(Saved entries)
####################

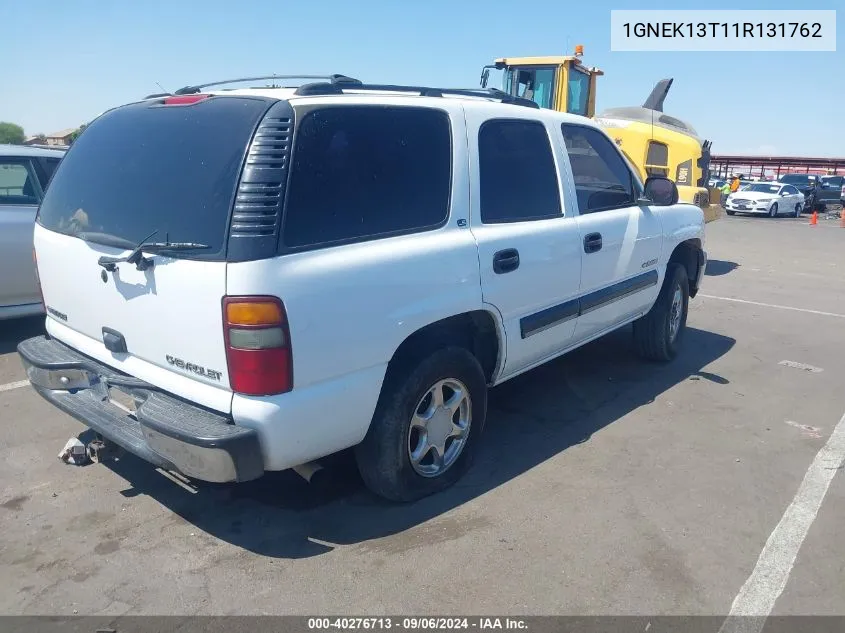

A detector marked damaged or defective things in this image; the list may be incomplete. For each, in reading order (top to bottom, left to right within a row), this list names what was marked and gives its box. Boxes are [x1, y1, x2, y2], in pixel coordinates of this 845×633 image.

damaged rear bumper [19, 334, 264, 482]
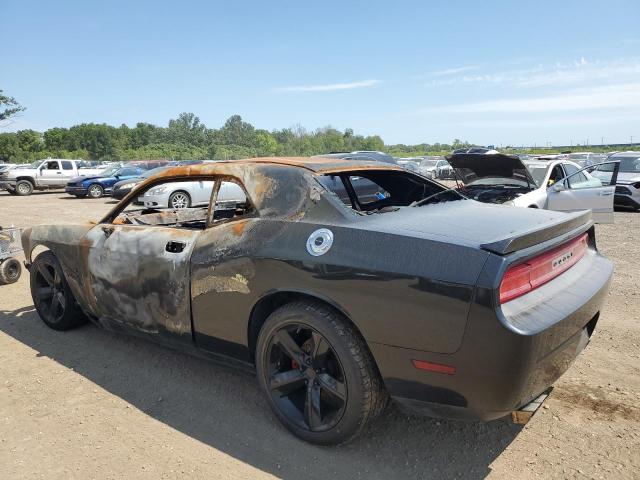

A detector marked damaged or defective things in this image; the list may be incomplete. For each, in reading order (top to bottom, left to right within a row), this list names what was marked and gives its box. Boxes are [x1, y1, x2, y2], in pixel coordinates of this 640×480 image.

burned dodge challenger [22, 158, 612, 446]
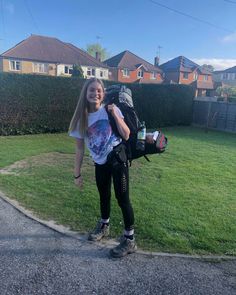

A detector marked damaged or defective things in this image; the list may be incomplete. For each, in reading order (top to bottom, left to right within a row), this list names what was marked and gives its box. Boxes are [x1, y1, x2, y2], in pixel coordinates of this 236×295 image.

ripped leggings [94, 161, 135, 232]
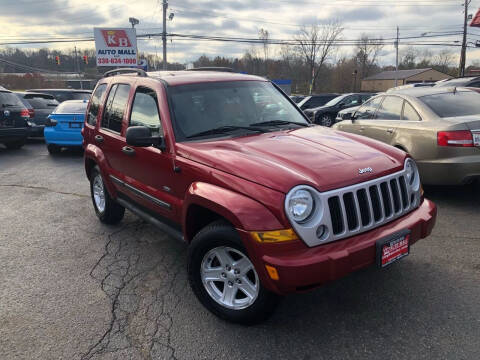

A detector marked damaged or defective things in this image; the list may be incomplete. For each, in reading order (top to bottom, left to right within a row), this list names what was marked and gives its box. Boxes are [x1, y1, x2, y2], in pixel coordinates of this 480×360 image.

crack in asphalt [81, 219, 187, 360]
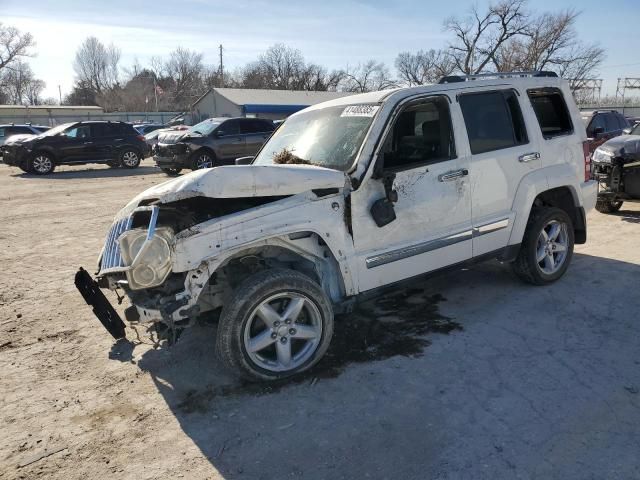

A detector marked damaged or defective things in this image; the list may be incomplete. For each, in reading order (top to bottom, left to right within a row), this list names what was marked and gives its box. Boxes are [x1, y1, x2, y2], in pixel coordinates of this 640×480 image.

bent hood [123, 164, 348, 209]
broken headlight [592, 147, 612, 164]
damaged white jeep liberty [76, 71, 600, 380]
broken headlight [119, 228, 174, 290]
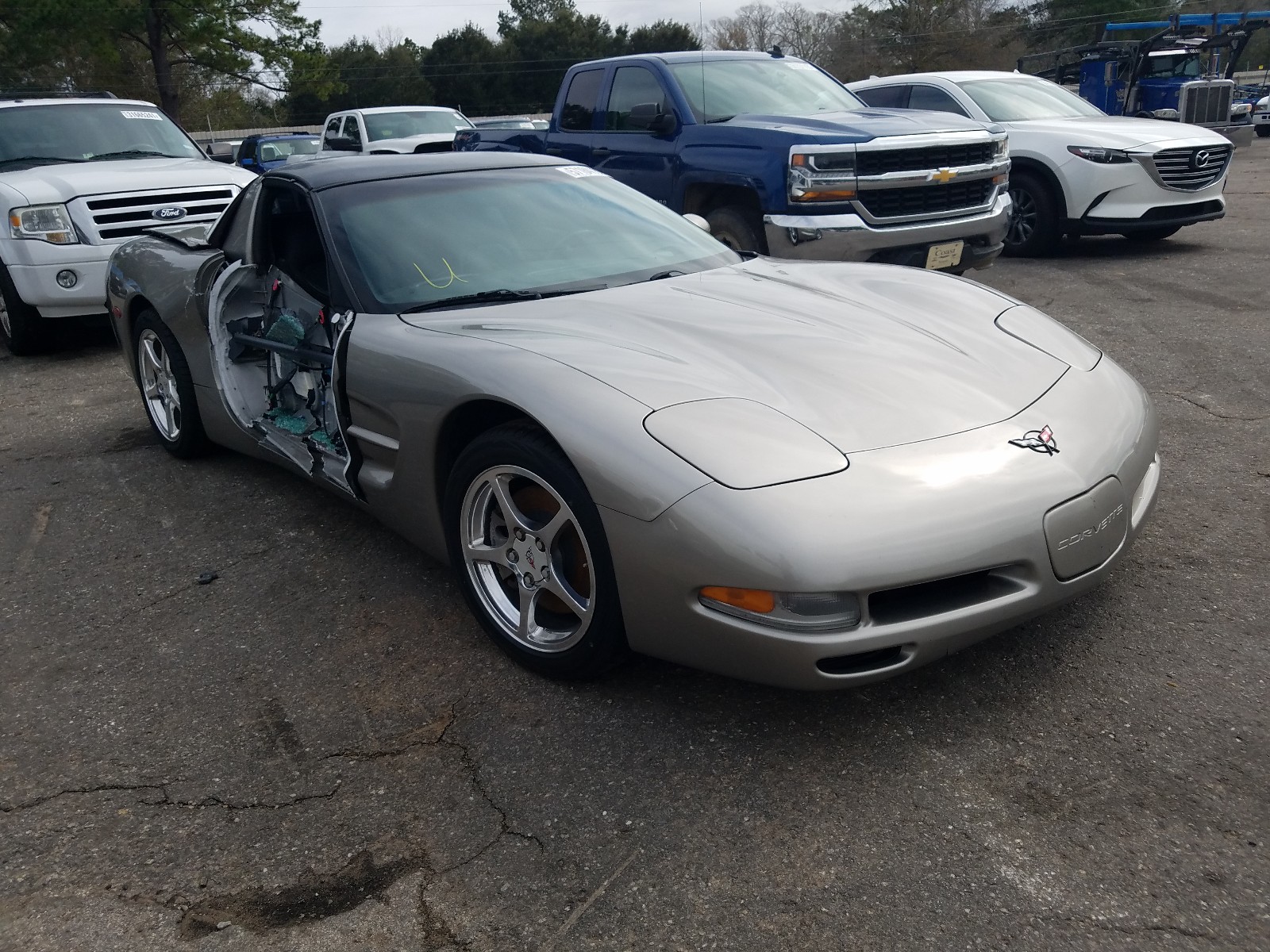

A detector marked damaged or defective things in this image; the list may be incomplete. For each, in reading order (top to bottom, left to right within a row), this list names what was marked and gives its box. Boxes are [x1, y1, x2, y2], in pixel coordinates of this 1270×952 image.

####################

Copy every record exactly, but skip the pictures.

A detector marked damaged or defective things in this image; the list may be incomplete. For each, in reading order (top to bottom, left to right within a row), this list names what was marked and gives its box. Boxes are [x1, y1, x2, y2], in pixel coordinates of this 845×633 image.

damaged rear bumper [19, 334, 264, 482]

A detector marked damaged or defective things in this image; the list may be incomplete. For each, in reading order (top to bottom, left to right within a row), this list names what was marked and gives its box. Boxes are [x1, y1, x2, y2], in pixel coordinates of this 640×480 image.

burned dodge challenger [22, 158, 612, 446]

A detector marked damaged or defective things in this image; the list may be incomplete. For each, in reading order (top to bottom, left to right within a row), this list names what was marked and gives its box. Boxes are [x1, y1, x2, y2], in pixel coordinates of this 236×295 image.

ripped leggings [94, 161, 135, 232]

A detector marked damaged or defective things in this image; the list may be incomplete. For each, in reading order (top to bottom, left to right within a row), this list names what was marked and gives its box. Boxes are [x1, y1, x2, y2], in pixel coordinates of this 480×360 image.

crack in asphalt [81, 219, 187, 360]

A detector marked damaged or defective things in this image; the list may be incomplete. For each, in reading order (top to bottom, left to right within a row), this list names what was marked and gives its box. Boxes are [x1, y1, x2, y2], in pixel coordinates of this 640×480 image.

bent hood [123, 164, 348, 209]
broken headlight [592, 147, 612, 164]
damaged white jeep liberty [76, 71, 600, 380]
broken headlight [119, 228, 174, 290]

A detector marked damaged or defective things in this image; the list may be incomplete. For each, in reading order (top to bottom, left to right within a row), this list names what was marked and gives its box. Boxes are [x1, y1, x2, y2], in pixel coordinates of this 1270×952 image.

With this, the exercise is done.